What you will do
Pick up the guide on separating audio with UVR5 and python-audio-separator right after its final sentence, and keep writing it.

Text block
"""
Select a model like UVR-MDX-NET-Inst_HQ_3 (accompaniment extraction), and the model auto-downloads the first time.
Drag & drop an audio/video file, specify the output destination, and Start Processing.

Operation requirements (official README):

The GPU is NVIDIA GTX 1060 6GB as the minimum requirement, 8GB+ VRAM recommended.
AMD support is currently limited.
Apple Silicon (M1 and later) supports MPS (GPU) acceleration—usable with Demucs v4 and all MDX-Net models.
Intel Pentium / Celeron-series CPUs are out of operation guarantee.

The GUI is handy, but it's unsuited to batch processing, server embedding, or CI integration. "By hand, one file at a time, every time" breaks down in production. Do automation with the library in the next chapter.

Usage B: Automate with Code (python-audio-separator)

UVR5 itself is a GUI app, so you can't hit it directly from a script. The right answer when automating with code is to use python-audio-separator, a library that can load the same models (.onnx etc.) as UVR. You can run the same MDX-Net models as UVR5 from CLI / Python.
"""
Data segment
"""
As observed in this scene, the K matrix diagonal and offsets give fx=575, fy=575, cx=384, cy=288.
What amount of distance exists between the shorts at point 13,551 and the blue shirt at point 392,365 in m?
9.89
"""
Result of the task
1. Install (faithful to the official procedure)

# GPU（NVIDIA CUDA）。本番はこちら
pip install "audio-separator[gpu]"

# CPU / Apple Silicon
pip install "audio-separator[cpu]"

# conda
conda install audio-separator -c pytorch -c conda-forge

Python 3.10 or higher is required.
Inference runs on ONNX Runtime (.onnx MDX-Net/VR models) + PyTorch (Demucs etc. .ckpt).
Supported CUDA is 11.8 and 12.2. When the GPU version "works but is terribly slow," it's almost always a mismatch of CUDA/cuDNN and onnxruntime-gpu (Pitfall 1 below).

2. Minimal code (works in 3 lines)

The official minimal example is this. Make a Separator, load a model, and call separate().

from audio_separator.separator import Separator

separator = Separator()                  # 既定設定で初期化
separator.load_model(                     # MDX-Netの伴奏抽出モデルを指定（初回は自動DL）
    model_filename="UVR-MDX-NET-Inst_HQ_3.onnx"
)
output_files = separator.separate("song.wav")
print(output_files)
# 例: ['song_(Vocals)_UVR-MDX-NET-Inst_HQ_3.wav',
#      'song_(Instrumental)_UVR-MDX-NET-Inst_HQ_3.wav']

separate() returns a list of the generated output file paths. By default, the 2 stems of Vocals and Instrumental are output at 44.1kHz. The output format can be specified, and the library's default is WAV.

⚠️ A default-value discrepancy (caution): the default of output_format differs—WAV in Python's Separator and FLAC in the CLI (--output_format). If you remix downstream, explicitly specify the lossless flac/wav to be safe (mp3 degrades).

3. CLI (for batch, shell, CI)

For one-off or batch execution on a server, the CLI is handy.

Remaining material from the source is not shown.